Content starts

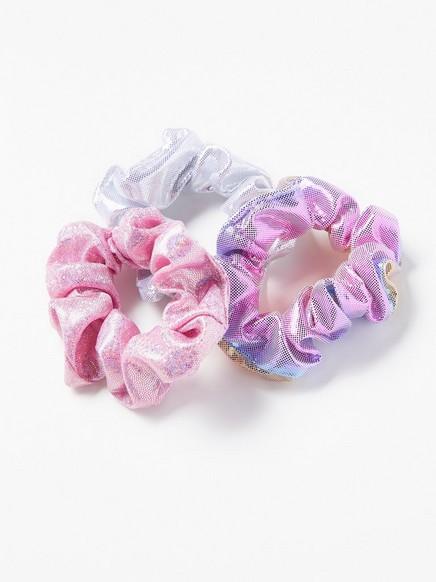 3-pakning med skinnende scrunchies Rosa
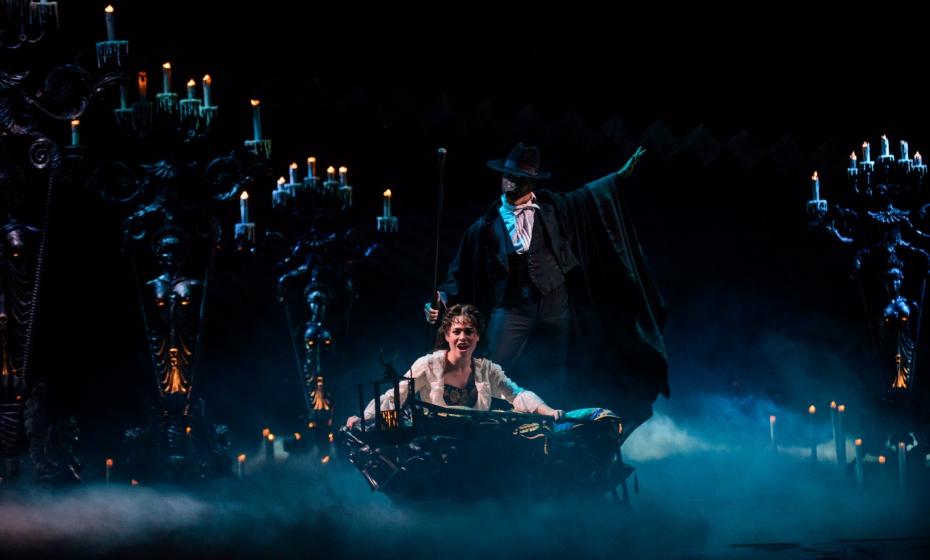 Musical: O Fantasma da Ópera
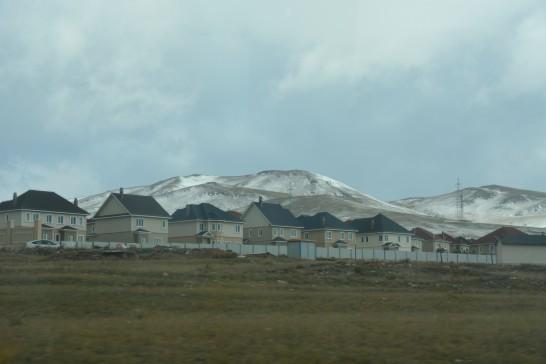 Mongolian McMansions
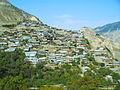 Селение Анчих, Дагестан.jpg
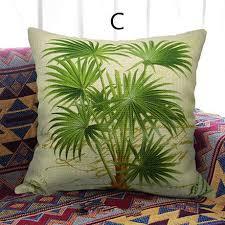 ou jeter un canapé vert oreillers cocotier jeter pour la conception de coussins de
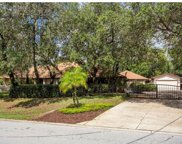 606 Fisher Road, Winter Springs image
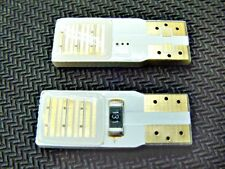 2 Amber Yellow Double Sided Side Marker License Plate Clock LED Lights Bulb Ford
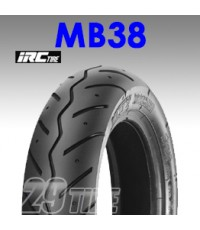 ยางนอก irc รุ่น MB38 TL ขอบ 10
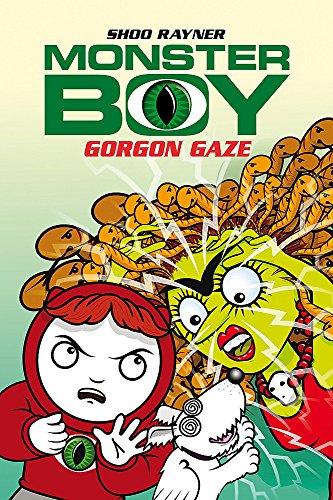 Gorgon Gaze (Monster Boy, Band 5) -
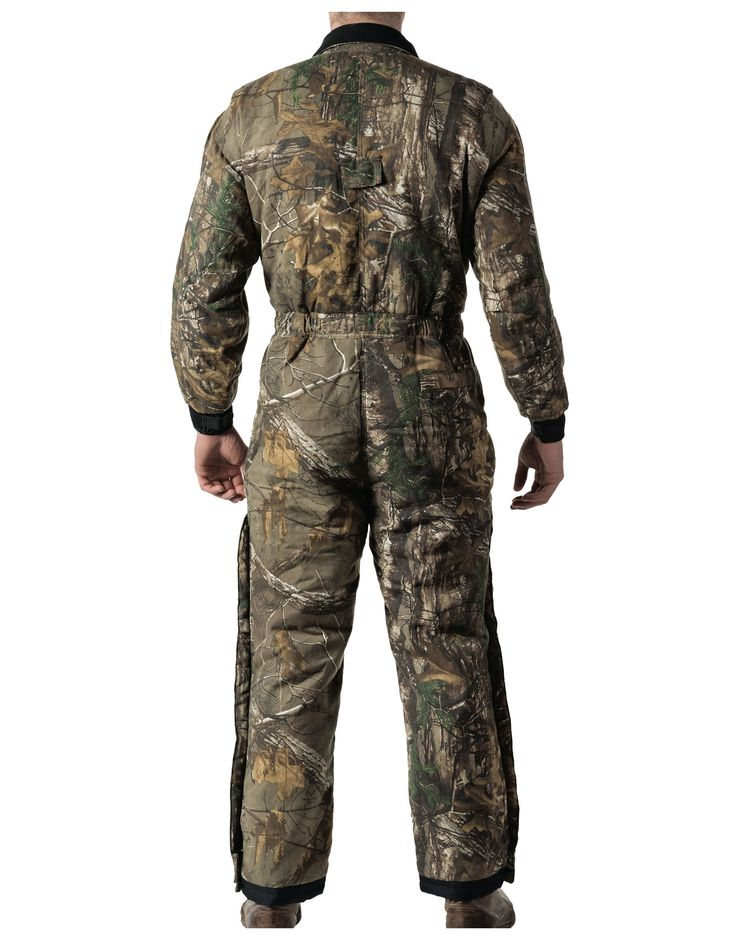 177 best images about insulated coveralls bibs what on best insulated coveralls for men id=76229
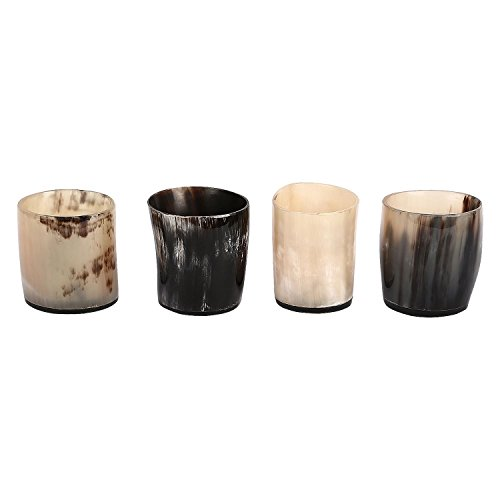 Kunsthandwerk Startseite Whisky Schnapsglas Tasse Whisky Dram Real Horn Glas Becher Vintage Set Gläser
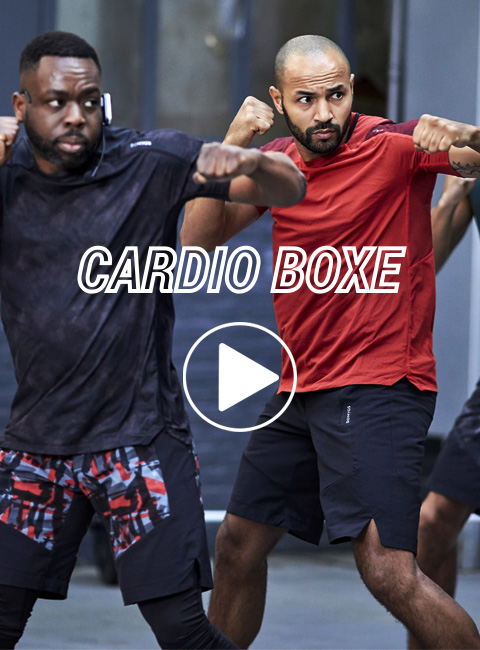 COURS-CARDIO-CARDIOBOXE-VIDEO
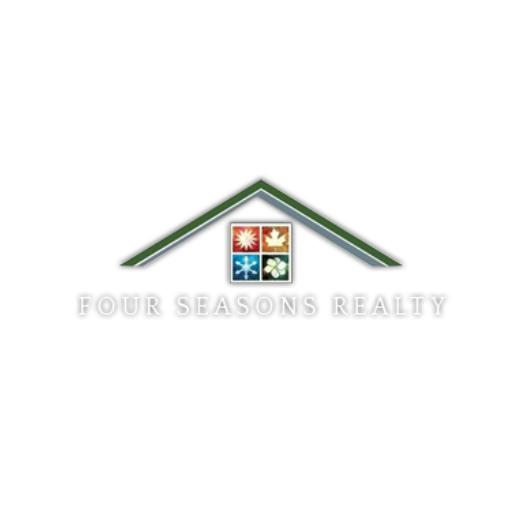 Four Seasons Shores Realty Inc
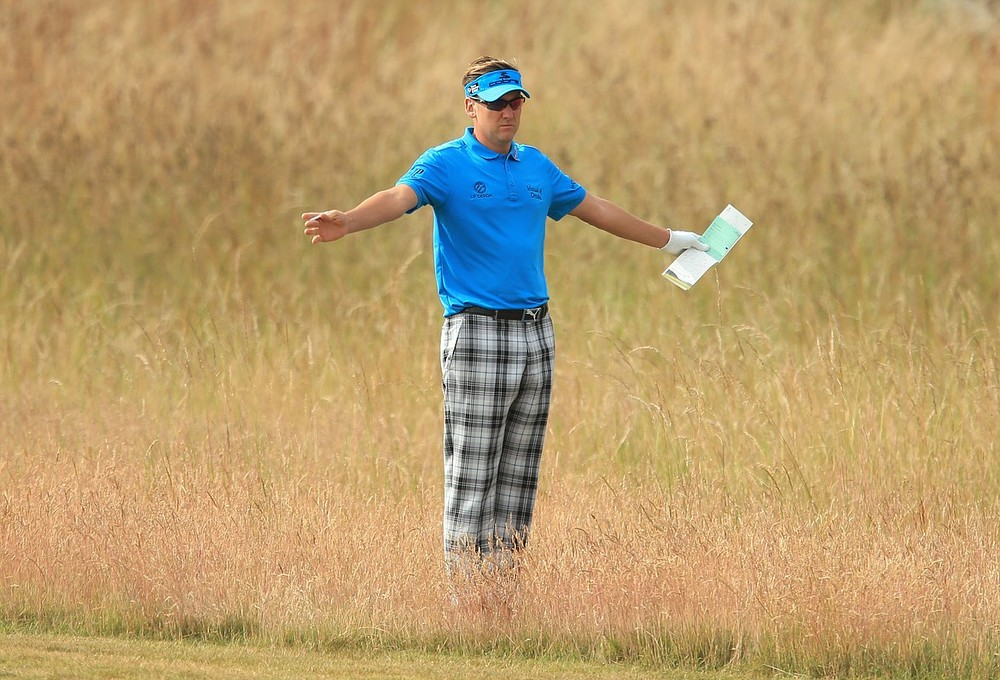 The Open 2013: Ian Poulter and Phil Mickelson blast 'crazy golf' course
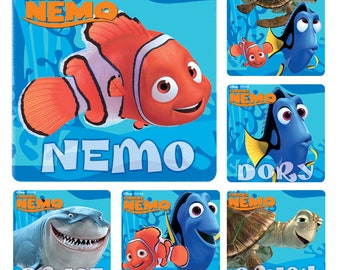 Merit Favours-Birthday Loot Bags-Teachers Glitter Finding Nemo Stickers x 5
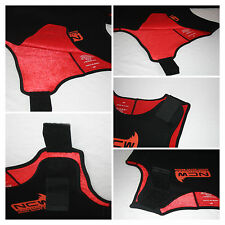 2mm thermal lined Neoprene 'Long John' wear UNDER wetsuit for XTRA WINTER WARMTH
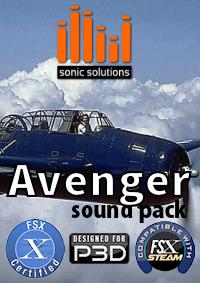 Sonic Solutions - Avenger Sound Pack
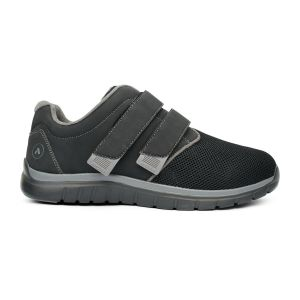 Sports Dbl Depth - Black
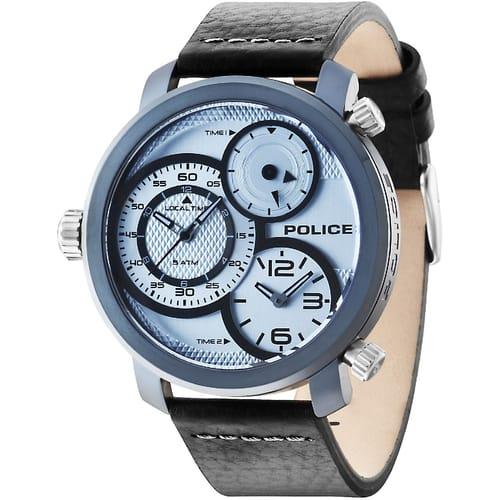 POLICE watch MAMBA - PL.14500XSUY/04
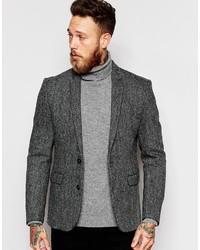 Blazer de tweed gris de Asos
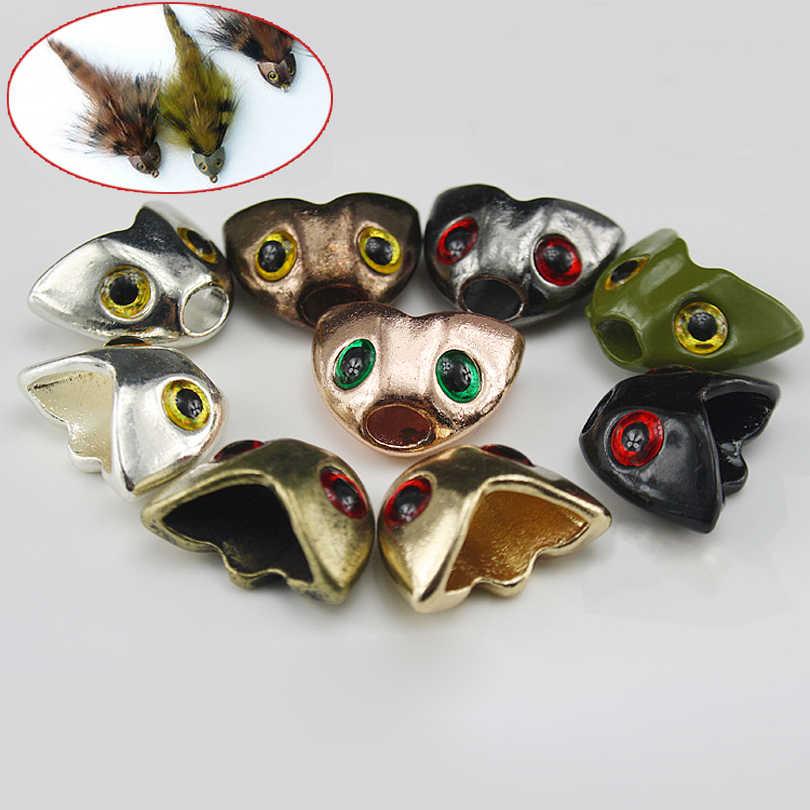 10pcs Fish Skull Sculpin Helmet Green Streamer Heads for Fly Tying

Content ends

Return the data above unchanged. Pictures are not part of the copy.

 3-pakning med skinnende scrunchies Rosa
 Musical: O Fantasma da Ópera
 Mongolian McMansions
 Селение Анчих, Дагестан.jpg
 ou jeter un canapé vert oreillers cocotier jeter pour la conception de coussins de
 606 Fisher Road, Winter Springs image
 2 Amber Yellow Double Sided Side Marker License Plate Clock LED Lights Bulb Ford
 ยางนอก irc รุ่น MB38 TL ขอบ 10
 Gorgon Gaze (Monster Boy, Band 5) -
 177 best images about insulated coveralls bibs what on best insulated coveralls for men id=76229
 Kunsthandwerk Startseite Whisky Schnapsglas Tasse Whisky Dram Real Horn Glas Becher Vintage Set Gläser
 COURS-CARDIO-CARDIOBOXE-VIDEO
 Four Seasons Shores Realty Inc
 The Open 2013: Ian Poulter and Phil Mickelson blast 'crazy golf' course
 Merit Favours-Birthday Loot Bags-Teachers Glitter Finding Nemo Stickers x 5
 2mm thermal lined Neoprene 'Long John' wear UNDER wetsuit for XTRA WINTER WARMTH
 Sonic Solutions - Avenger Sound Pack
 Sports Dbl Depth - Black
 POLICE watch MAMBA - PL.14500XSUY/04
 Blazer de tweed gris de Asos
 10pcs Fish Skull Sculpin Helmet Green Streamer Heads for Fly Tying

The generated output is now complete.